§ Work required:
Write every line of the material out exactly as shown.

§ Material supplied:
=====
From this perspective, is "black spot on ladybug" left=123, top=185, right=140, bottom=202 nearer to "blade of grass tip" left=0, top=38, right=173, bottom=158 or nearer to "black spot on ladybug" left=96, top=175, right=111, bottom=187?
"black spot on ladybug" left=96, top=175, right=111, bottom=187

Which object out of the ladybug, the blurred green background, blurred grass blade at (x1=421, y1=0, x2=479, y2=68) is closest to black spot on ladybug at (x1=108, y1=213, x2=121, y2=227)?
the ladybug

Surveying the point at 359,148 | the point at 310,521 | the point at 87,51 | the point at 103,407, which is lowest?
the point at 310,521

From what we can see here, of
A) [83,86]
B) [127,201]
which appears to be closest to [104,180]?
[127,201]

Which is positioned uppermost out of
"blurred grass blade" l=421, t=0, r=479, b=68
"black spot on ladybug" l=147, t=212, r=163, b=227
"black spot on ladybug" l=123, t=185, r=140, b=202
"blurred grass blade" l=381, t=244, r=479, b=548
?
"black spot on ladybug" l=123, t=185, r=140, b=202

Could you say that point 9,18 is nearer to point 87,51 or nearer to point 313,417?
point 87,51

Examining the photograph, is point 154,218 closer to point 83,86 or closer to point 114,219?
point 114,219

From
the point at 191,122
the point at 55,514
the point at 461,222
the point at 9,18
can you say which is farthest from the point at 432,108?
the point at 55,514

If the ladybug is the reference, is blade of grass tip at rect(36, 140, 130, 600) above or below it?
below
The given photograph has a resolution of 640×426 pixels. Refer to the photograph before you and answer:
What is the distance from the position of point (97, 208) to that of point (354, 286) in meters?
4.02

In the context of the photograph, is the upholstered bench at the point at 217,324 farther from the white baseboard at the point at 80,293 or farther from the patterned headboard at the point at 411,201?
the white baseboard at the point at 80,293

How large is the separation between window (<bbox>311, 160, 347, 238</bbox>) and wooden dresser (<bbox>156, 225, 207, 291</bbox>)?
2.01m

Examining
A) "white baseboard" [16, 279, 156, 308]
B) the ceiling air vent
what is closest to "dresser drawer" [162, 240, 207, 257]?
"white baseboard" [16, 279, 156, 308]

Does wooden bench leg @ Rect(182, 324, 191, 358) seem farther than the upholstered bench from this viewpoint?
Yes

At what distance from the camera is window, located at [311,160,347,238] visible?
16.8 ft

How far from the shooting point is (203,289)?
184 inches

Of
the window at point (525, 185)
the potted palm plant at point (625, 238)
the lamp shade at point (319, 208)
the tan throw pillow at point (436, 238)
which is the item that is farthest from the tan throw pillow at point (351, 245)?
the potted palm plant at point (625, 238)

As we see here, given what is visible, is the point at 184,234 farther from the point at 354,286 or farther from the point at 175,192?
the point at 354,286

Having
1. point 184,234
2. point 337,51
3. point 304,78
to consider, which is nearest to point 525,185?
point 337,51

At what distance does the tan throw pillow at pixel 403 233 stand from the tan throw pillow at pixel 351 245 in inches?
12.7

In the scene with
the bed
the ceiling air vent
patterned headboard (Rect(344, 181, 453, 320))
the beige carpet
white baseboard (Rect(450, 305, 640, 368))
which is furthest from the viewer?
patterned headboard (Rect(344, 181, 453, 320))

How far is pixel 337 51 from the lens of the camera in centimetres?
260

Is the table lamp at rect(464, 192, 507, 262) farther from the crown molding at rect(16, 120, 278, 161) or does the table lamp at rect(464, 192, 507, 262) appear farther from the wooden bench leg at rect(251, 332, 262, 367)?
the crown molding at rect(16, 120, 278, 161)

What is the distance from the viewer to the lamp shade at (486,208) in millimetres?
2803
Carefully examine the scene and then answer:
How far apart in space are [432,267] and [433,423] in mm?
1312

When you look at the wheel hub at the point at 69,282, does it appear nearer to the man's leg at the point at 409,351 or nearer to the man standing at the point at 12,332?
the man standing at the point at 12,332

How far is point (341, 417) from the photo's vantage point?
=====
§ Output for this exercise:
From this perspective, is "black spot on ladybug" left=123, top=185, right=140, bottom=202 nearer to "blade of grass tip" left=0, top=38, right=173, bottom=158 or nearer to "black spot on ladybug" left=96, top=175, right=111, bottom=187?
"black spot on ladybug" left=96, top=175, right=111, bottom=187

Which object out of the ladybug, the blurred green background, blurred grass blade at (x1=421, y1=0, x2=479, y2=68) is closest to black spot on ladybug at (x1=108, y1=213, x2=121, y2=227)?
the ladybug

Surveying the point at 359,148 | the point at 310,521 | the point at 87,51 | the point at 103,407, which is lowest?
the point at 310,521

From what we can see here, of
A) [83,86]
B) [127,201]
which appears to be closest to [104,180]?
[127,201]

Which is positioned uppermost out of
"blurred grass blade" l=421, t=0, r=479, b=68
"black spot on ladybug" l=147, t=212, r=163, b=227
"black spot on ladybug" l=123, t=185, r=140, b=202
"blurred grass blade" l=381, t=244, r=479, b=548
?
"black spot on ladybug" l=123, t=185, r=140, b=202

Could you say that point 9,18 is nearer to point 87,51 or nearer to point 313,417?
point 87,51

Examining the photograph, is point 154,218 closer to point 83,86 or closer to point 114,219?
point 114,219

From
the point at 191,122
the point at 55,514
the point at 461,222
the point at 9,18
can you say which is farthest from the point at 432,108?
the point at 55,514

If the ladybug is the reference, is blade of grass tip at rect(36, 140, 130, 600) above or below it?
below
The given photograph has a resolution of 640×426 pixels. Refer to the photograph before you and answer:
What is the distance from the position of point (97, 208) to that of point (354, 286) in meters?
4.02

In the context of the photograph, is the upholstered bench at the point at 217,324 farther from the white baseboard at the point at 80,293 or farther from the patterned headboard at the point at 411,201?
the white baseboard at the point at 80,293

How large is the separation between window (<bbox>311, 160, 347, 238</bbox>) and wooden dresser (<bbox>156, 225, 207, 291</bbox>)?
2.01m

Examining
A) "white baseboard" [16, 279, 156, 308]
B) the ceiling air vent
what is closest to "dresser drawer" [162, 240, 207, 257]?
"white baseboard" [16, 279, 156, 308]

Does wooden bench leg @ Rect(182, 324, 191, 358) seem farther than the upholstered bench from this viewpoint?
Yes

At what distance from the camera is window, located at [311,160,347,238] visible?
16.8 ft

How far from the shooting point is (203,289)?
184 inches

Of
the window at point (525, 185)
the potted palm plant at point (625, 238)
the lamp shade at point (319, 208)
the tan throw pillow at point (436, 238)
which is the item that is farthest from the tan throw pillow at point (351, 245)?
the potted palm plant at point (625, 238)

As we see here, given what is visible, is the point at 184,234 farther from the point at 354,286 or farther from the point at 175,192?
the point at 354,286

Having
1. point 184,234
2. point 337,51
3. point 304,78
to consider, which is nearest to point 525,185?
point 337,51

At what distance does the tan throw pillow at pixel 403 233 stand from the tan throw pillow at pixel 351 245 in inches?
12.7

In the scene with
the bed
the ceiling air vent
patterned headboard (Rect(344, 181, 453, 320))
the beige carpet
white baseboard (Rect(450, 305, 640, 368))
which is furthest from the viewer?
patterned headboard (Rect(344, 181, 453, 320))

How far is pixel 337 51 from the lens of the camera in centimetres?
260

Is the table lamp at rect(464, 192, 507, 262) farther from the crown molding at rect(16, 120, 278, 161) or does the table lamp at rect(464, 192, 507, 262) appear farther from the wooden bench leg at rect(251, 332, 262, 367)?
the crown molding at rect(16, 120, 278, 161)

What is the distance from the viewer to the lamp shade at (486,208) in millimetres?
2803
Carefully examine the scene and then answer:
How far apart in space are [432,267] and [433,423] in mm?
1312

When you look at the wheel hub at the point at 69,282, does it appear nearer to the man's leg at the point at 409,351 or nearer to the man standing at the point at 12,332?
the man standing at the point at 12,332

How far is point (341, 417) from the photo's vantage point?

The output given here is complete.